Dataset items:
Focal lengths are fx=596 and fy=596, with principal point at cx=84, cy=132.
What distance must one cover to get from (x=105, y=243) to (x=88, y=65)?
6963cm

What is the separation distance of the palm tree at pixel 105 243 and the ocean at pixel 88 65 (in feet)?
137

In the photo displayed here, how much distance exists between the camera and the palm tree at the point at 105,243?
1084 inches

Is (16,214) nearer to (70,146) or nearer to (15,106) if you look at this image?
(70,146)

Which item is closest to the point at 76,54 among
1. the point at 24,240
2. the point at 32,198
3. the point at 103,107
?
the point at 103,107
---
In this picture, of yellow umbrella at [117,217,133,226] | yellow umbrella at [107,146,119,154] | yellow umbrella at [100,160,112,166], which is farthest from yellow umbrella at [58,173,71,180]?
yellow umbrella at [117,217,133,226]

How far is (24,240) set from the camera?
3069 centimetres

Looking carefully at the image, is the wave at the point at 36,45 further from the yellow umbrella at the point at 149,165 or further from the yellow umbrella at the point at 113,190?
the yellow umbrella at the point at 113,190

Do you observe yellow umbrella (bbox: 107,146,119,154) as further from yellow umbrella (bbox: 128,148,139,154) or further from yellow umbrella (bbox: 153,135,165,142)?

REQUIRED TASK |
Rewrite the records from the line with "In this picture, of" through the line with "Do you observe" as a numbered list, omitting blank lines.

TASK SOLUTION |
1. In this picture, of yellow umbrella at [117,217,133,226] | yellow umbrella at [107,146,119,154] | yellow umbrella at [100,160,112,166], which is farthest from yellow umbrella at [58,173,71,180]?
2. yellow umbrella at [117,217,133,226]
3. How far is (24,240) set from the camera?
4. 3069 centimetres
5. Looking carefully at the image, is the wave at the point at 36,45 further from the yellow umbrella at the point at 149,165 or further from the yellow umbrella at the point at 113,190?
6. the yellow umbrella at the point at 113,190
7. Do you observe yellow umbrella (bbox: 107,146,119,154) as further from yellow umbrella (bbox: 128,148,139,154) or further from yellow umbrella (bbox: 153,135,165,142)?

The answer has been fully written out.